# Tugas Anda:
Tulis lanjutan artikel tentang produk saving plan dan kasus Jiwasraya di bawah ini, mulai tepat setelah kalimat terakhirnya.
━━━━━ Artikel yang Diberikan ━━━━━
Asosiasi Asuransi Tak Setuju Produk Saving Plan Memicu Kasus Jiwasraya

Ajeng Dinar Ulfiana | KATADATA
Ilustrasi. Produk JS Saving Plan diduga menjadi salah satu penyebab defisit keuangan pada Asuransi Jiwasraya.
Penulis: Agustiyanti
23/1/2020, 13.00 WIB

Asosiasi Asuransi Jiwa Indonesia atau AAJI menegaskan tak ada yang salah dengan produk asuransi saving plan. Pernyataan ini menanggapi masalah keuangan Jiwasraya yang diduga antara lain disebabkan oleh kesalahan dalam pembentukan produk JS Saving Plan. 

Ketua AAJI Budi Tampubolon menjelaskan produk saving plan sudah umum di industri asuransi dan berkembang di Indonesia lebih dari 25 tahun. Produk ini juga dijual di sejumlah negara yang sudah lebih maju dari sisi produk keuangan, salah satunya Jepang.

"Ada yang salah dengan produk ini? Jawabannya tidak. Kalau produk saving plan bermasalah, tidak mungkin masih dijual di negara yang lebih maju dari sisi keuangan seperti Jepang atau Hong Kong," ujar Budi dalam diskusi dengan media di Jakarta, Rabu (23/1).

Menurut Budi, produk saving plan sebenarnya jauh lebih mudah dipahami bagi pemula atau pembeli awal produk asuransi. Oleh karena itu, produk ini menjadi salah satu yang dapat diandalkan perusahaan asuransi saat ingin meningkatkan penetrasi pemegang polis.

"Jadi produk ini bisa digunakan jika perusahaan asuransi ingin lebih dalam dari sisi penetration rate. Dengan unit link bisa, tetapi hasilnya memakan waktu," terang dia.

(Baca: Kejaksaan Sebut Tersangka Jiwasraya Sembunyikan Aset di Luar Negeri)

Produk saving plan yang dijual saat ini terbagi ke dalam dua jenis, yakni dengan jaminan tingkat bunga dan tanpa jaminan bunga. Adapun jaminan tingkat bunga yang ditawarkan perusahaan asuransi pun beragam. 

"Dengan dan tanpa jaminan, keduanya oke. Yang dengan tingkat jaminan, ada yang hanya 0,25% di atas deposito dan ada yang menjanjikan tinggi, tergantung risk appetite perusahaan dan semua sah," ungkap dia.

Namun, penting bagi perusahaan asuransi untuk mengelola investasi produk ini dengan baik dan memiliki dukungan permodalan yang kuat.

Sementara terkait Jiwasraya, Budi menduga perusahaan berani menjual produk saving plan dengan garansi bunga hingga 13 persen lantaran memiliki aset obligasi pemerintah dengan bunga tinggi.

"Kami menyimpulkan awalnya, karena Jiwasraya merupakan salah satu asuransi paling tua di Indonesia, mereka memegang bond-bond lama yang duga digit, jadi awalnya produk ini aman," terang dia.

(Baca: Kejaksaan Agung Blokir 35 Rekening Milik Tersangka Jiwasraya)
━━━━━ Cuplikan Data ━━━━━
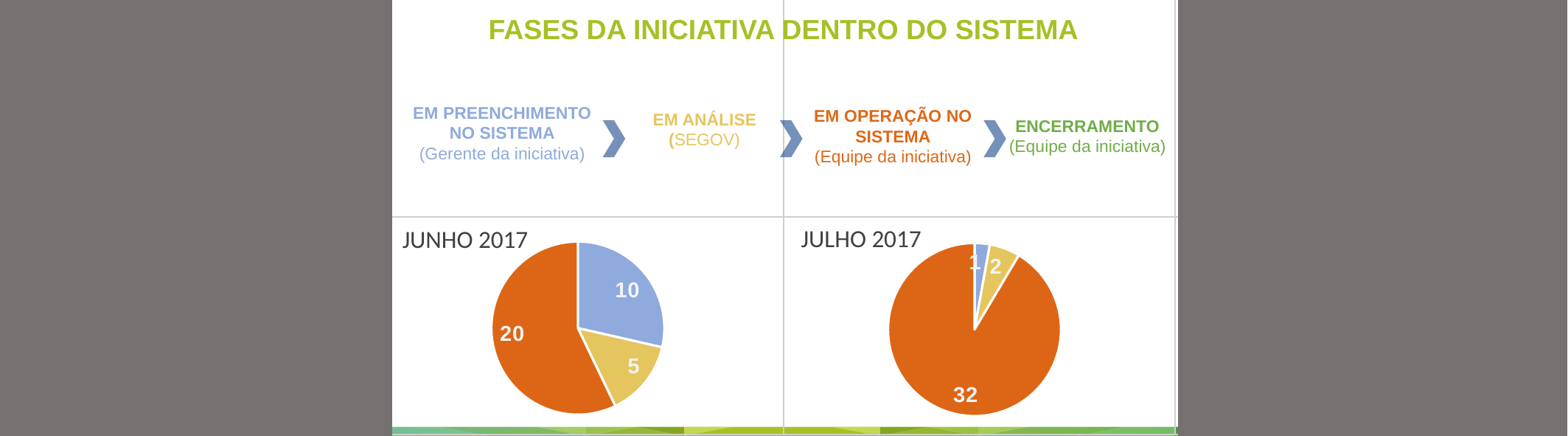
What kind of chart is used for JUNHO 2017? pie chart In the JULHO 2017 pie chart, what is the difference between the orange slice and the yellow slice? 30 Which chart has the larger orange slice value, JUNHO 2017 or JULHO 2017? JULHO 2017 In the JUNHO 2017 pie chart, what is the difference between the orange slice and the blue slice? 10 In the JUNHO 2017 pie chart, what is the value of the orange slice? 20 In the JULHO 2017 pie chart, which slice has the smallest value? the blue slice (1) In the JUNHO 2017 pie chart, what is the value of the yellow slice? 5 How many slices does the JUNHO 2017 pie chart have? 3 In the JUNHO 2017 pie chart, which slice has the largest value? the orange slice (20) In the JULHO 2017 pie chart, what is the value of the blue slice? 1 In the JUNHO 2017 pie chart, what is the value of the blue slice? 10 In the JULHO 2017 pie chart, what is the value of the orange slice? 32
━━━━━
━━━━━ Cuplikan Data ━━━━━
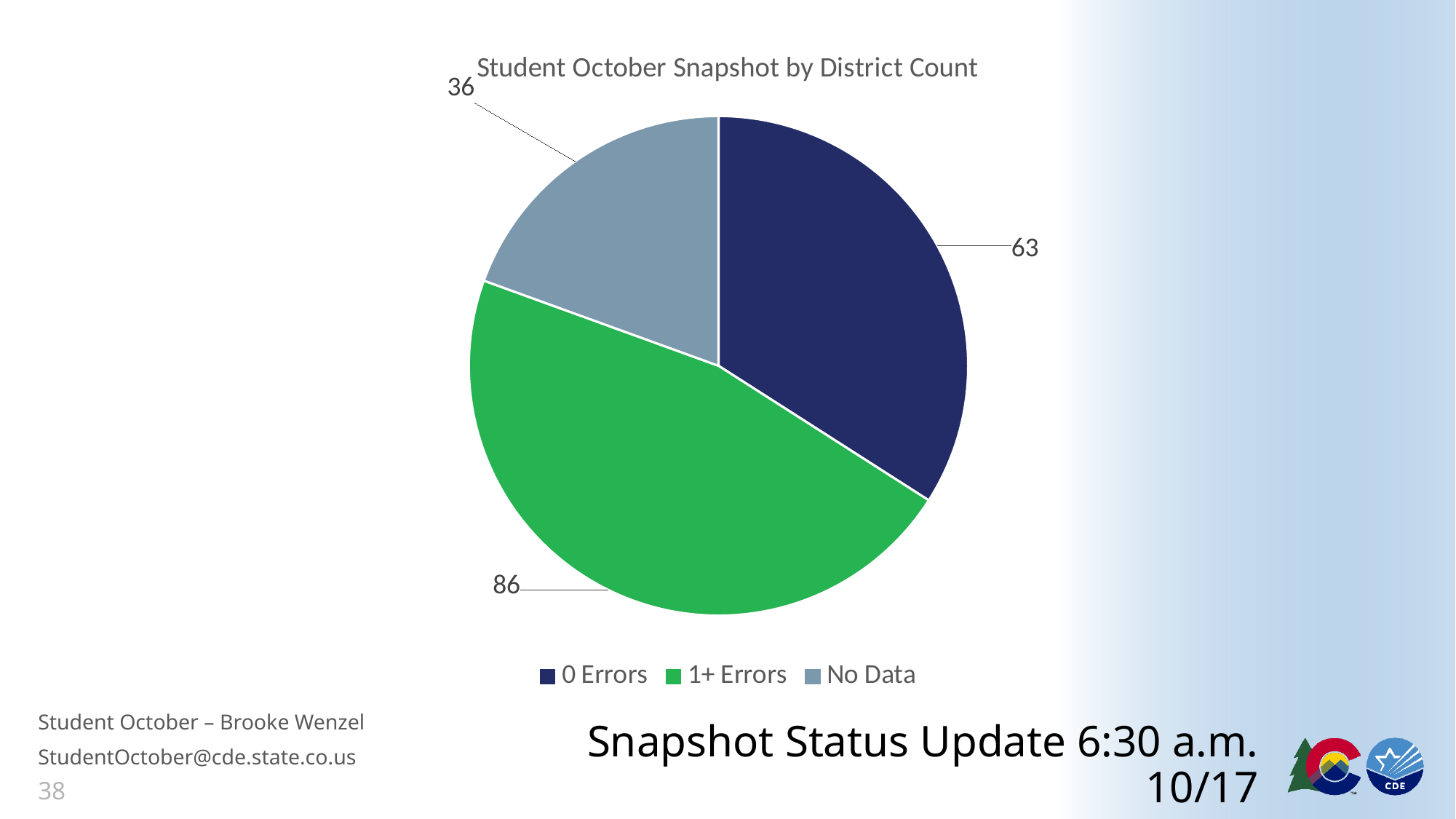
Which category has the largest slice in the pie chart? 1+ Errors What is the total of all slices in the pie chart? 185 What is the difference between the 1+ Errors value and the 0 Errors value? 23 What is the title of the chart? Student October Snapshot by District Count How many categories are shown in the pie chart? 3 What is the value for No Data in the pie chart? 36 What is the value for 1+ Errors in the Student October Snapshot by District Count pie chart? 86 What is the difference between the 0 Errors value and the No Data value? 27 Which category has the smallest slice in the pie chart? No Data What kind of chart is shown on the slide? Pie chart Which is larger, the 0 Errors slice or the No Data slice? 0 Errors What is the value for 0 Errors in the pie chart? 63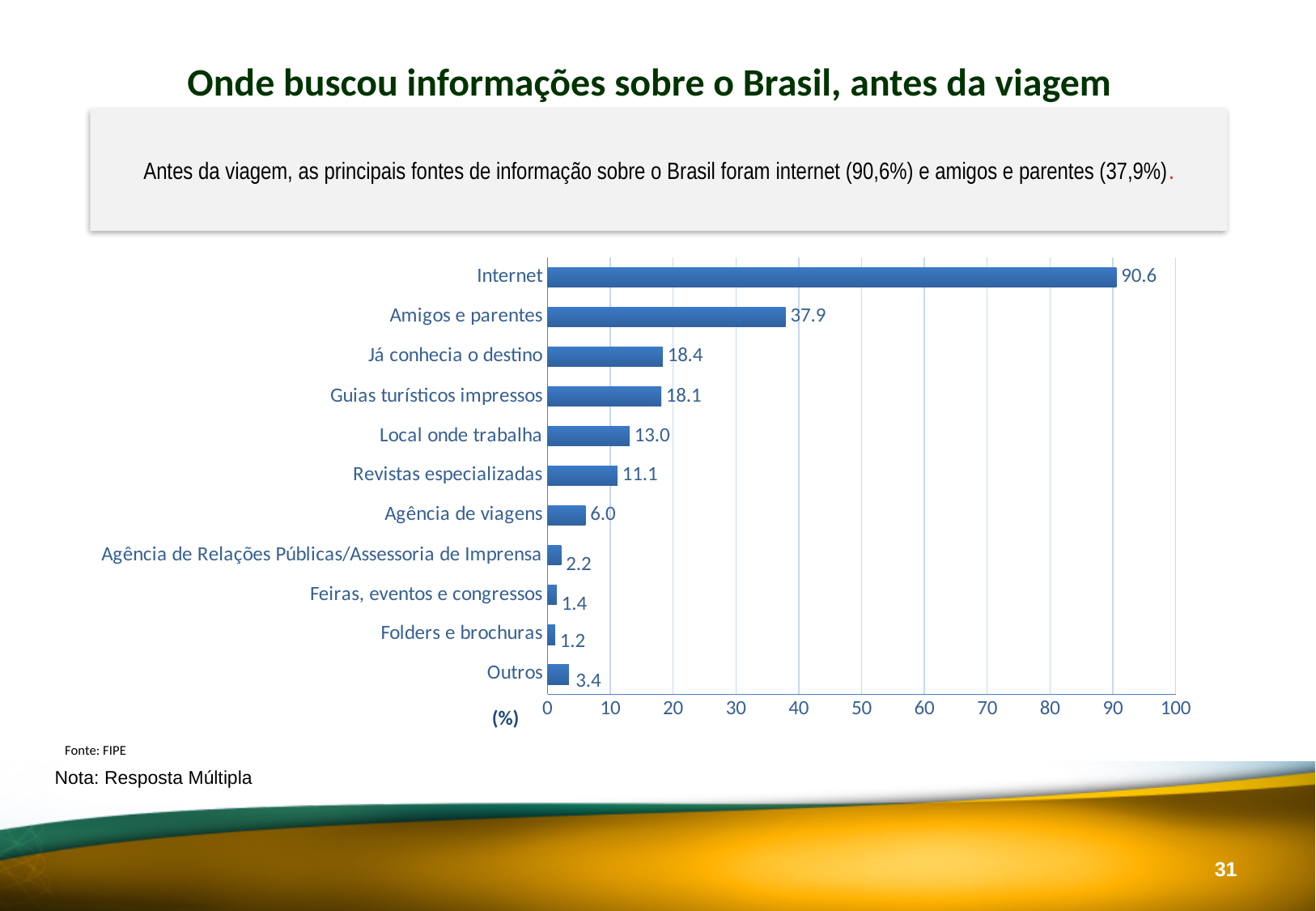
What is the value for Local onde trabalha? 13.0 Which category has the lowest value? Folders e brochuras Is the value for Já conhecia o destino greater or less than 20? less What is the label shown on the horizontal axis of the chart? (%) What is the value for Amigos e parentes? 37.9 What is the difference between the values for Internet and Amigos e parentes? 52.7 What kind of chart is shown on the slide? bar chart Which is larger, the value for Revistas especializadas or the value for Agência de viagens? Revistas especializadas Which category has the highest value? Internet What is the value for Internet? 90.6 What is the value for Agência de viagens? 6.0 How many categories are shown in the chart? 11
━━━━━
# Hasil Latihan:
Namun, menurut dia, aset yang dimiliki perusahaan tersebut memiliki batasan nilai. Oleh karena itu, seharusnya penjualan produk saving plan dibatasi senilai aset-aset berbunga tinggi yang saat itu dipegang Jiwasraya.

"Sebenarnya enggak masalah menjual produk tersebut, Rp 3 triliun pertama ada back up asset-nya. Tapi ketika sudah habis dalam jualan pertama, tidak bisa aset yang sama untuk mendukung yang berikutnya. Ini masalah pengelolaan," kata dia.

Presiden Direktur Prudential yang juga menjabat sebagai Ketua Bidang Kanal Distribusi AAJI Jens Reisch turut menjelaskan bahwa saving plan merupakan produk yang umum di industri asuransi, termasuk di  negara maju. Di Jerman tempat asalnya, juga terdapat produk saving plan yang dijual dengan garansi bunga di atas deposito.

"Kalau di Jerman bunga deposito 0%, produk saving plan ini ada yang ditawarkan dengan garansi bunga hingga 1%," ungkap dia.

Ia juga menekankan pengelolaan investasi menjadi salah satu poin utama dalam menjaga keberlanjutan produk dengan jaminan garansi bunga tersebut. Masalah Jiwasraya pun diharapkan dapat menjadi pelajaran berharga bagi industri asuransi di Tanah Air.

(Baca: Kejaksaan Buka Peluang Tersangka Baru Kasus Jiwasraya)

Kesalahan pembentukan harga pada produk asuransi JS Saving Plan diduga menjadi salah satu penyebab masalah keuangan pada Asuransi Jiwasraya. Produk tersebut menawarkan imbal hasil pasti mencapai 9% hingga 13%, jauh di atas rata-rata hasil investasi di pasar. 

Modal BUMN Asuransi ini hingga kuartal III 2019 diperkirakan minus hingga mencapai Rp 24 triliun. Selain masalah kesalahan pembentukan harga, terjadi pula dugaan kesalahan hingga kecurangan dalam pengelolaan investasi pada Jiwasraya. 

Saat ini, masalah Jiwasraya tengah berada dalam penyidikan Kejaksaan Agung karena terindasi terdapat dugaan korupsi yang merugikan negara Rp 13,7 triliun. Kejaksaan Agung juga telah menangkap lima tersangka, tiga di antaranya pernah menjabat di Jiwasraya. 

Kelima tersangka tersebut mantan Direktur Utama Hendrisman Rahim, bekas Kepala Investasi dan Divisi Keuangan Jiwasraya Syahmirwan, eks Direktur Keuangan Jiwasraya Hary Prasetyo, Komisaris PT Hanson Internasional Tbk Benny Tjokrosaputro, dan Presiden Komisaris PT Trada Alam Minera Tbk Heru Hidayat. Kelima tersangka tersebut menjalani tahanan di tempat yang berbeda.